Le fonctionnalisme

 

         L'école fonctionnaliste est bien connue en anthropologie et a été initiée par Malinowski et Radcliffe-Brown entre autres. Elle a ses limites évidentes, encore que sa méthode (l'observation participante développée par Malinowski) soit toujours d'actualité (cf. partie sur "l'observation participante").

On ne s'interrogera pas ici sur la validité de la pensée fonctionnaliste (telle que la définit Claude Rivière dans "Introduction à l'anthropologie, Hachette 1995 : "replacer dans leur contexte social les faits décrits, afin de les interpréter, puis à expliquer un phénomène social par la totalité dans laquelle il s'inscrit et dans laquelle il est postulé avoir une ou plusieurs fonctions ainsi que des relations avec chacun des éléments de l'ensemble …").

Plus prosaïquement, il faut constater à quel point l'ethnomusicologie ou sa vulgarisation recèlent de poncifs fonctionnalistes.

Musiques et/ou chants "utilitaires" ou "fonctionnels" (de chasse, de mariage, de labour, etc.).

S'il est certain que nombre de pièces musicales à travers le monde sont spécifiques à un répertoire de circonstance, on peut néanmoins poser que :

1-  Il n'y a pas davantage de raisons de taxer certaines musiques de "fonctionnelles", dès lors que l'on sait que toutes les musiques obéissent à des fonctions précises. Ainsi le kuzu joué par les gbambya d'Afrique centrale pour des cérémonies de deuil n'est pas davantage fonctionnel que la symphonie fantastique jouée par l'orchestre de Radio-France pour divertir et émouvoir son public.

2-  Il est un fait que l'on croit souvent que la fonction esthétique est l'apanage des sociétés dites de "hautes-cultures". A moins de se rallier à l'idée que Lange et Snelleman (in l'Encyclopédie de Lavignac, 1922) se faisaient de l'incapacité de certains peuples à ressentir quoi que ce soit (A propos de la musique des Indes Orientales –Indonésie- : "Les hommes qui se plaisent à cette musique ne possèdent pas ce que nous, habitants de l'Europe, nous appelons l'ouïe artistique musicale …"), comment imaginer qu'un musicien et que ses auditeurs (s'il en a) ne connaît pas le plaisir esthétique ?
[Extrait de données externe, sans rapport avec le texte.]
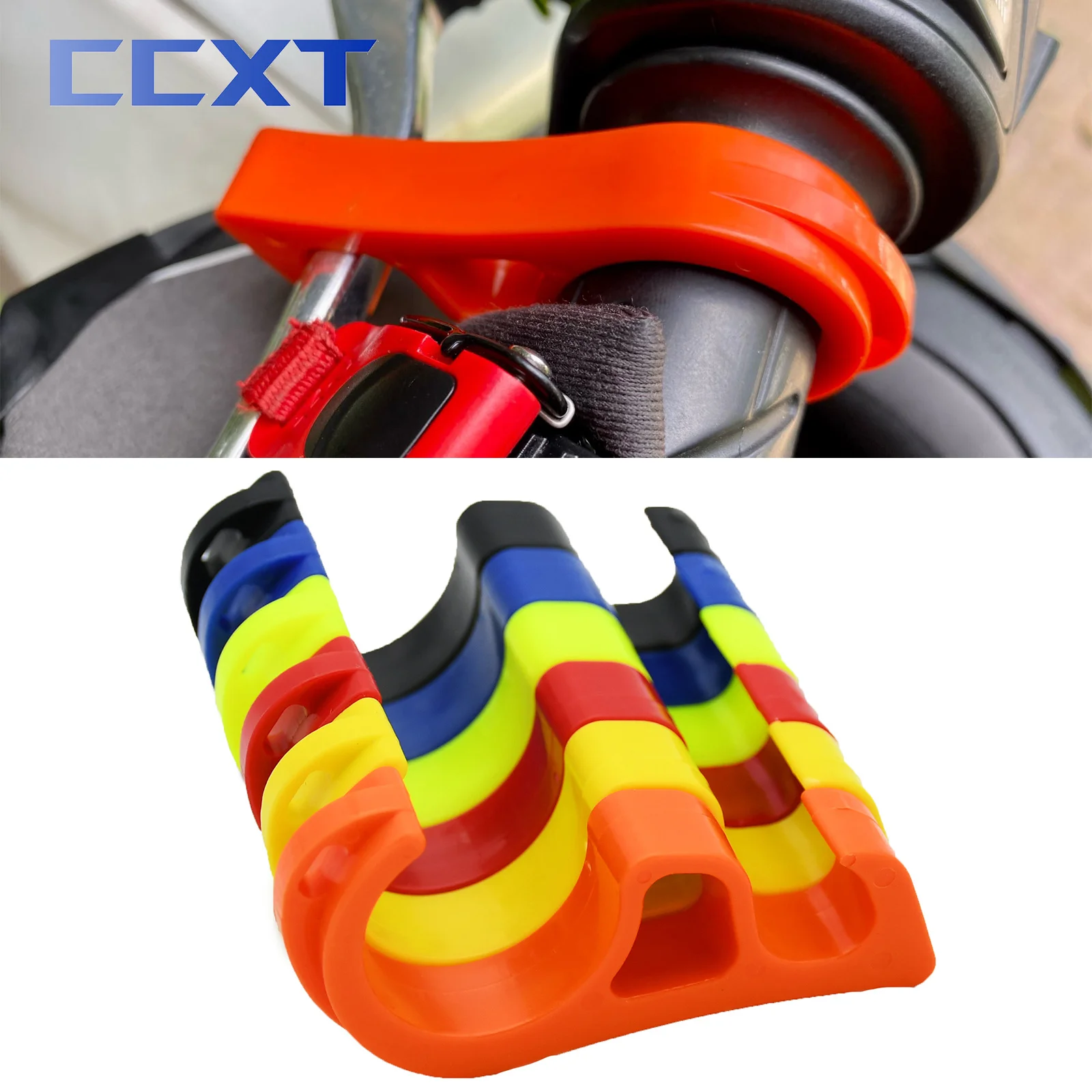 Motorcycle Brake Hook Parking Safety Lock Bicycle Ramp Parki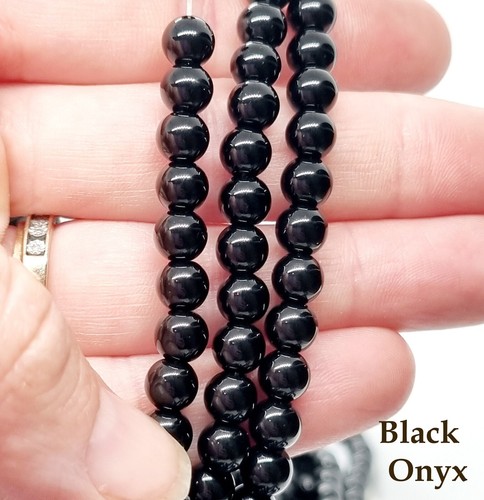 Semi Precious Gemstone Beads Jewellery Making - 6mm Round - 65 per strand - Picture 24 of 176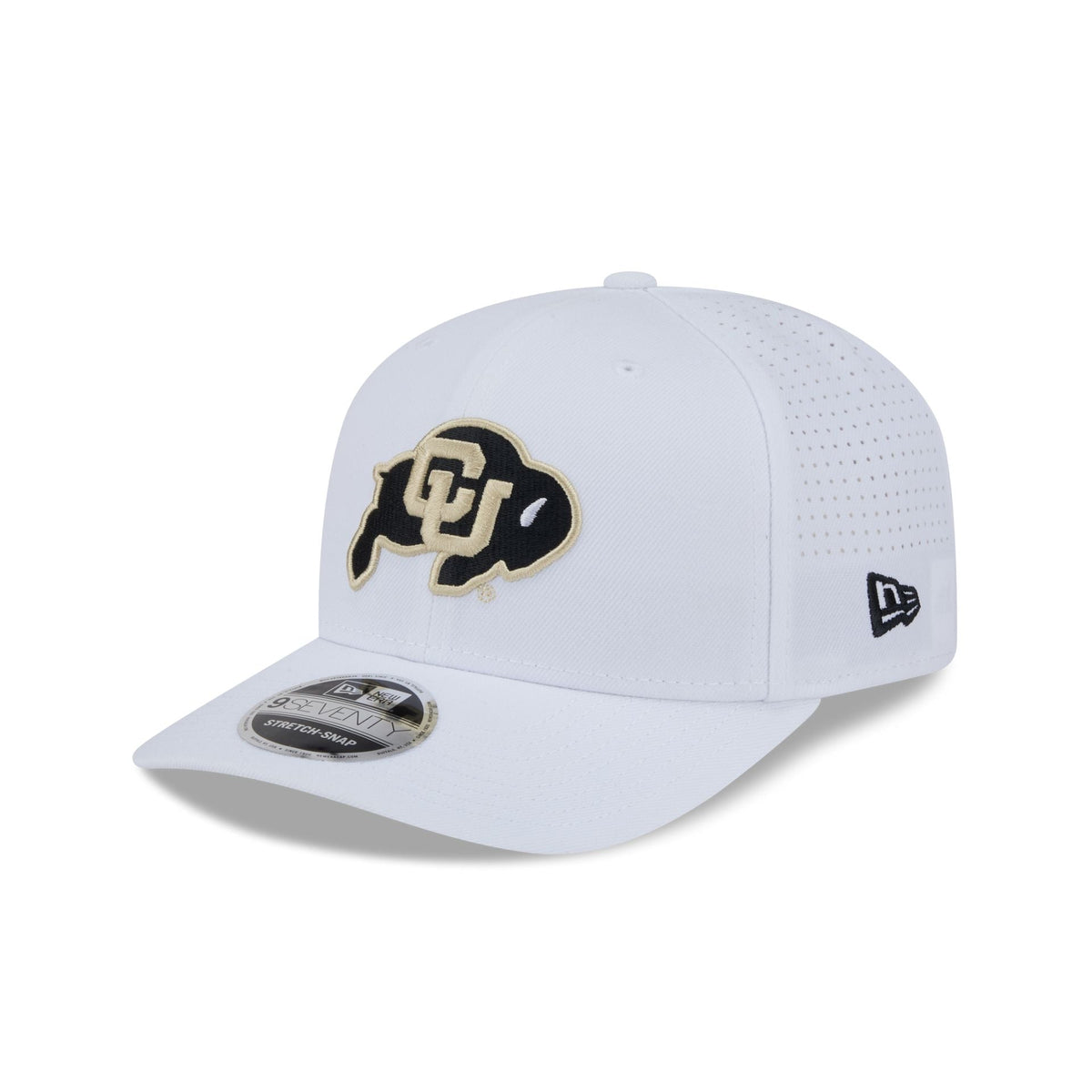 Colorado Buffaloes Optic White Performance 9SEVENTY Stretch-Snap Hat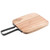 TableCraft Products 10076 9 1/8" W x 8 1/4" D x 3/5" H Light Brown Rectangular Industrial Collection Serving Paddle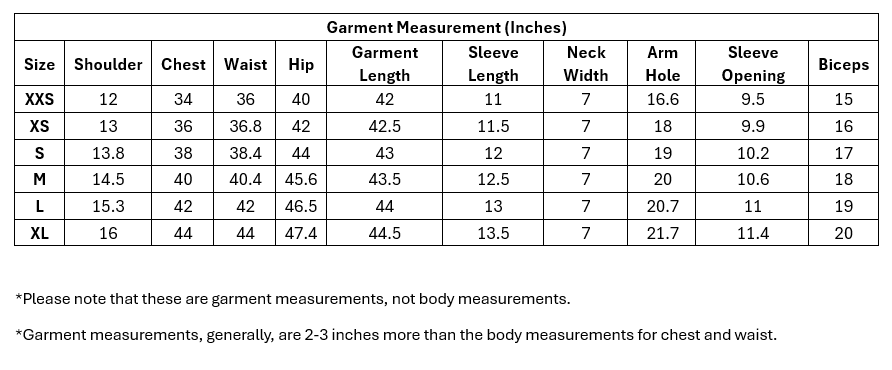 Size Guide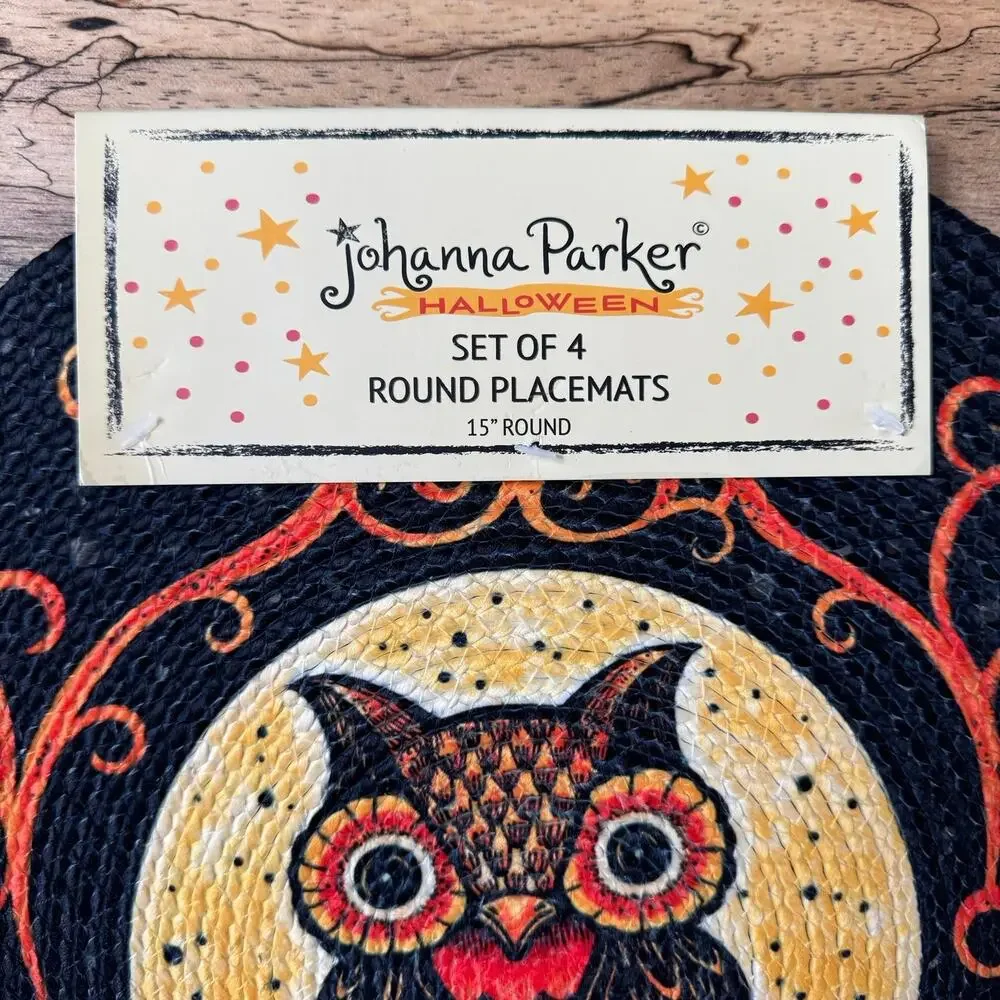 Johanna Parker Halloween Placemats Set of 4 Round 15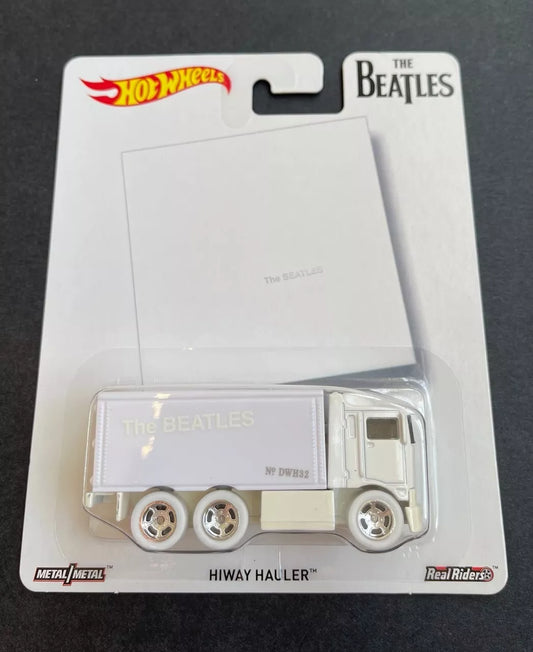 Hot Wheels THE BEATLES Hiway Hauler Real Riders Pop Culture Metal/Metal White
Alan P. Merriam (in "The anthropology of music", Evanston, Illinois, Northwestern University Press, 1978) affirme que la musique a ou réalise 10 fonctions essentielles :

- la fonction expressive (exprime, suggère ou provoque des émotions);

- la fonction esthétique (c'est une source d'expérience esthétique);

- la fonction d'amusement;

- la fonction communicative;

- la fonction de représentation symbolique;

- la fonction ou la capacité de provoquer des réponses physiologiques;

- la fonction ou la capacité de renforcer l'acceptation des normes sociales;

- la fonction institutionnelle et religieuse;

- la fonction ou la capacité de contribuer à la stabilité et à la continuité de la culture (renforcer l'identité culturelle);

- la fonction ou la capacité de contribuer à l'intégration de l'homme à la société.

Si le plaisir esthétique de la production et de l'audition musicale sont avérés comme fonction, à quoi bon opposer la musique "fonctionnelle" à celle qui ne le serait pas (puisque c'est souvent cette fonction expressive ou esthétique qui est niée par les fonctionnalistes) ? L'adoption du vocable "musique de circonstance" peut alors paraître préférable.